From what I understood, that are being trained separately! :)
The VAE was trained to encode and decide a signal only and then the diffusion part is trained using fixed VAEs !
Are you working in the medical field? Because I am too and the paper you referred seems pertinent for my work haha!
@@WhatsAI Thanks for your fast response Louis, yes I've been working on unsupervised brain anomaly segmentation, and the paper I mentioned seems to be one of the newest MICCAI 2022 related to the topic :D. I'm currently doing the code re-implementation but there is one section of the inference trick mentioned in the paper I still cant reproduce T.T Please let me know if you also decided to re-implement the paper :D
Will do! Could you message me on twitter, LinkedIn or by email? Would love to work on that with you if you are working using hit or just share results! I also work in a very similar application so definitely worth staying in touch!
I understood nothing.
Same to me
Wow!
😊
░p░r░o░m░o░s░m░ 🎶
😮😮🎉q
tu serais pas français par hasard hahaha
Quasiment! Québécois :)
first
Congrats!! 😉
this is way too complicated to understand
Sorry I would love to watch your video, but I simply cannot undertand your english, so I am off
That is unfortunate!

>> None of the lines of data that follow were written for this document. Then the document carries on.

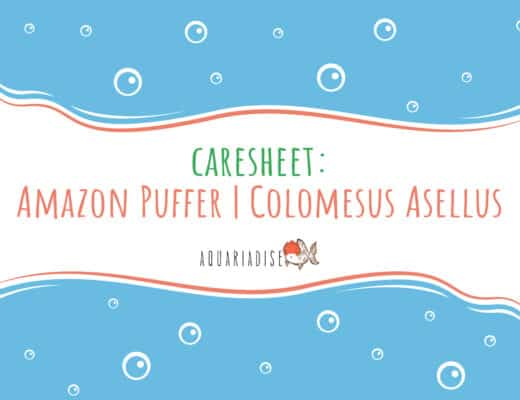 Caresheet Amazon Puffer Colomesus Asellus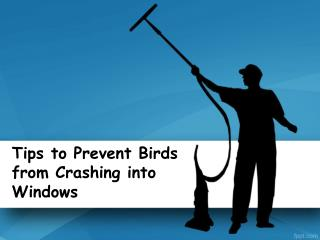 Tips to Prevent Birds from Crashing into Windows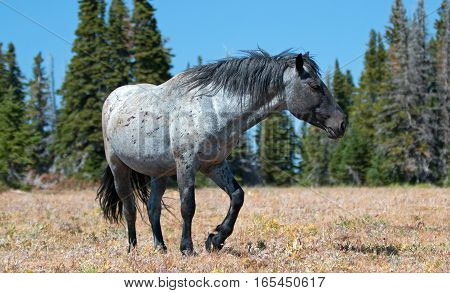 Blue Roan Band Stallion in the Pryor Mountains Wild Horse Range in Montana - Wyoming USA
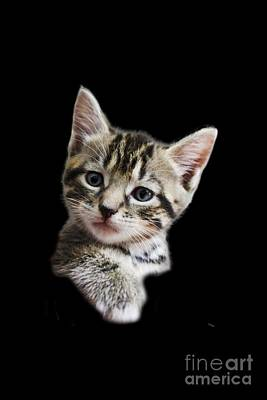 Photograph - A Kittens Helping Hand On A Transparent Background by Terri Waters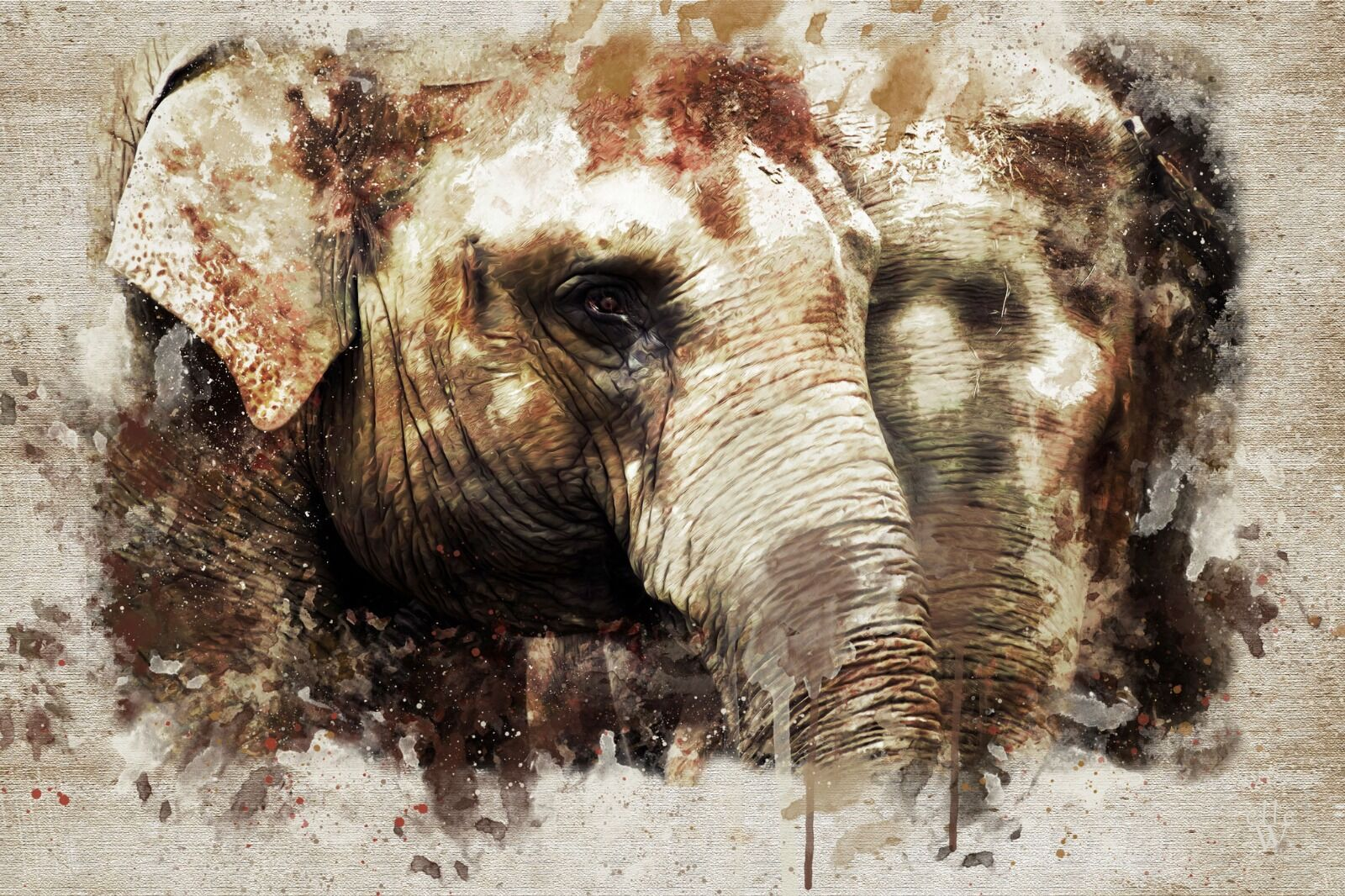 Elephants -Mixed Art Effect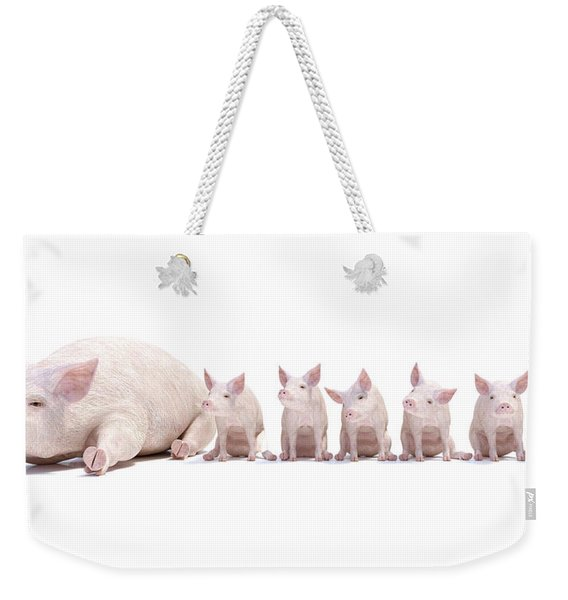 Adorable Little Family Weekender Tote Bag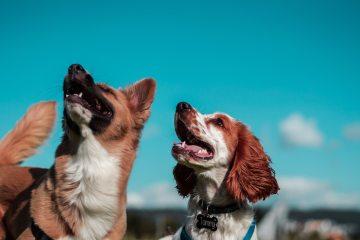To glade hunde i naturen med en blå himmel i baggrunden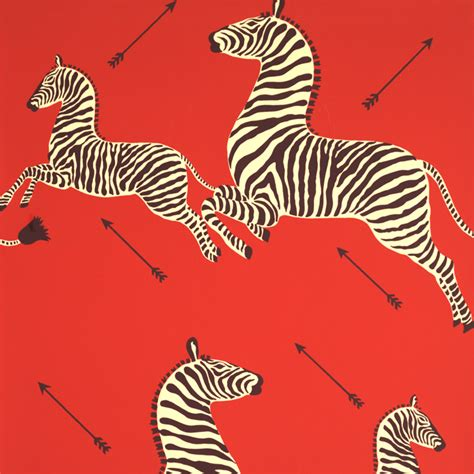 scalamandre wallpaper duchess fare zebras leaping the walls into the streets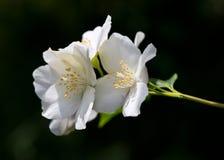 Красивый цветок одна из самых лучших тварей природы Стоковые Фото
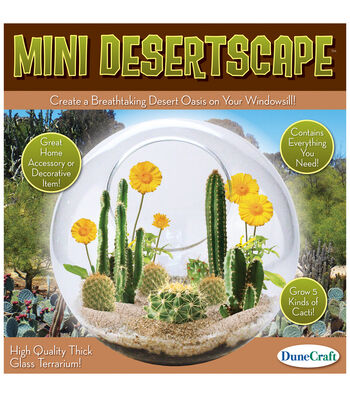 Glass Terrarium - Mini Desert Scape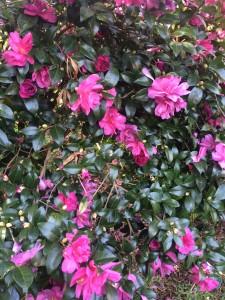 Camellia-Sasanqua-Blooms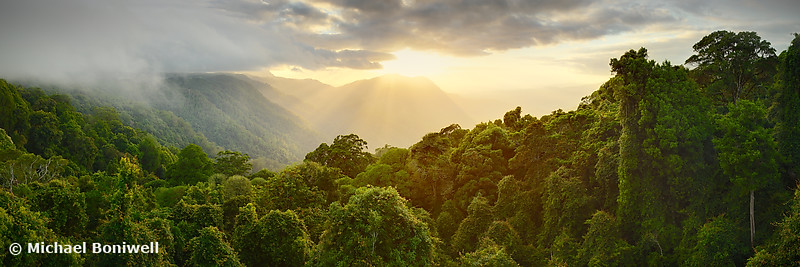 Tree Top Dawn, Dorrigo National Park, New South Wales, Australia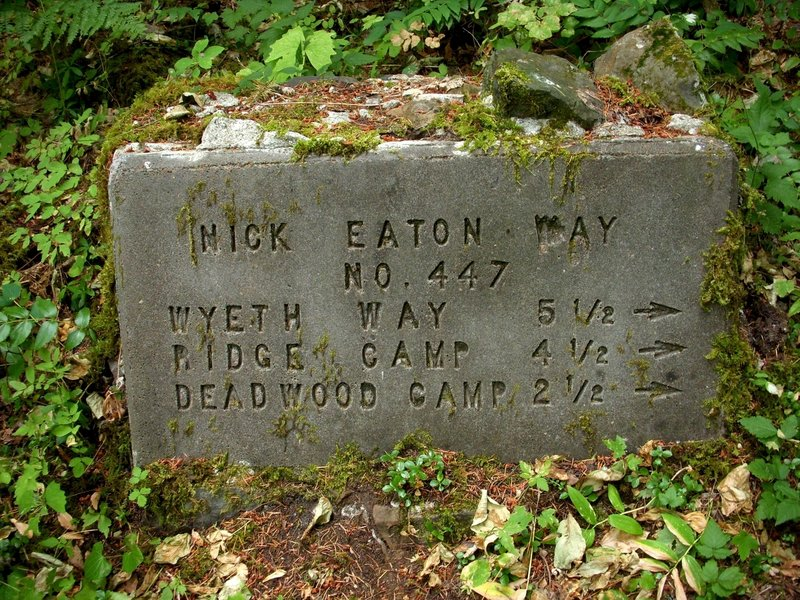 Junction with the Nick Eaton (Way) Trail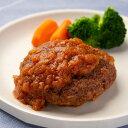 やわらかハンバーグセット 一力屋 ハンバーグ 詰め合わせ 岐阜県産 豚肉 惣菜 冷凍 国産 お弁当 おかず 卵不使用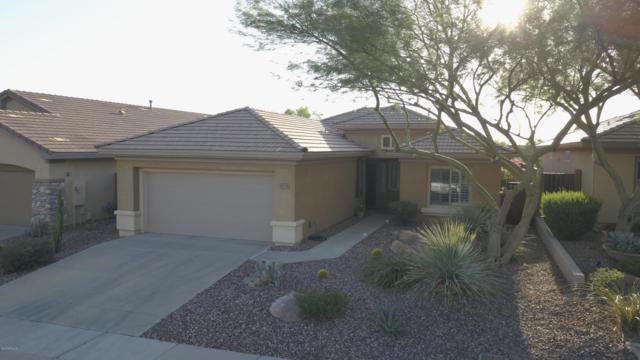 40738 N Noble Hawk Court, Phoenix, AZ 85086 (MLS #5823688) :: The Garcia Group @ My Home Group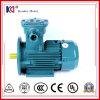AC de Asynchrone Elektrische Motor van het ex-Bewijs met 380V 0.37kw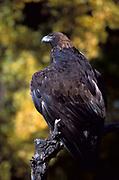 Golden Eagle Aquila chrysaetos, Colorado, foothills near Denver, hunts mammals and birds from the air, bird of prey, found mountainous areas, talons, beak bill, wings.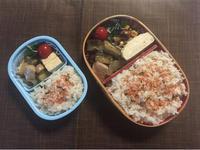 ナスと鶏肉のオイスター炒め - 庶民のショボい弁当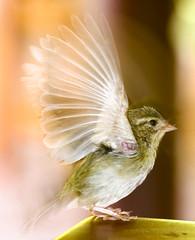 slow sync bird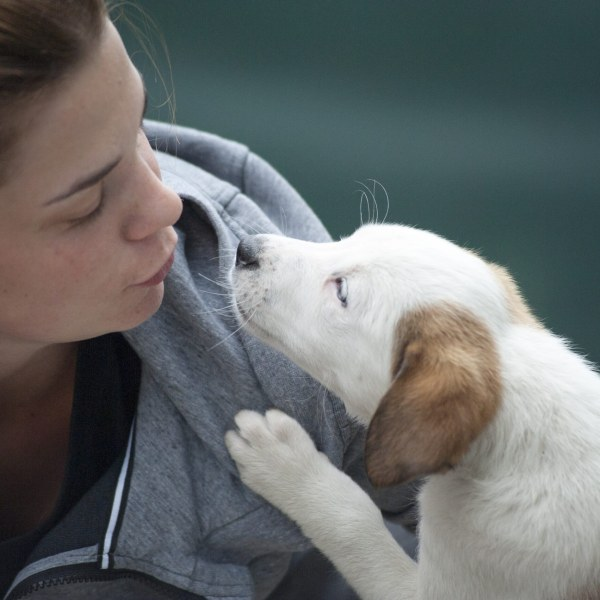 Web Development Service for Pet Counseling (yes, we really do), (US)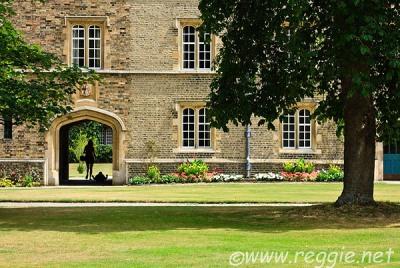 Flores en el encuentro del edificio y el suelo en un collage de Cambridge (imagen procedente de reggie.net)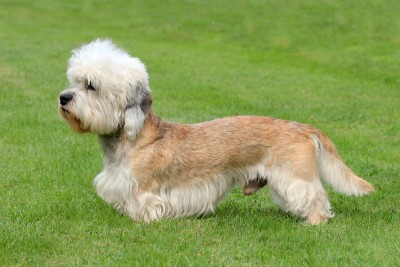 Breeders: Dandie Dinmont Terrier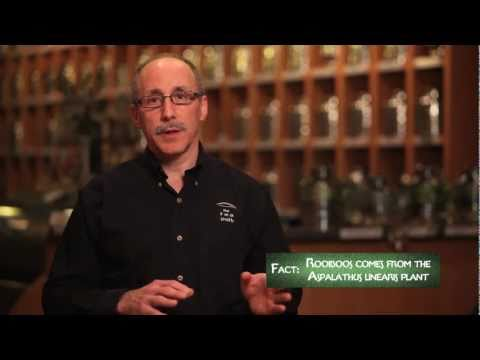 """Introduction to Rooibos Tea, by The Chief Leaf, Tim Smith of """"TheTeaSmith.com"""""""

I didn’t know it was a hard accent to understand.
@@WhatsAI I understand your perfectly and clear.
After reading the comment, I listened to your pronunciation in detail. (I work in speech recognition, so pronunciation is a familiar topic to me). I think your pronunciation is not too far off from a regular English pronunciation, but one weak point is sentence prosody, i.e. the pitch of your voice in the course of the sentence. It seems you do not think about the sentence as a whole, but only about short segments at a time, which leads to an unnatural and "chunky" prosody, which almost sounds like a last generation speech synthesis. If you want to improve, mainly focus on sentence prosody, pronunciation is only a secondary and minor issue in my humble opinion.
Thank you very much for this amazing feedback Charles! I think it may come from reading a script and not having the whole sentence in mind while saying it! It would be incredible if you have a listen to some of my recent longer podcast form and let me know if there is the same problem or how I could improve there!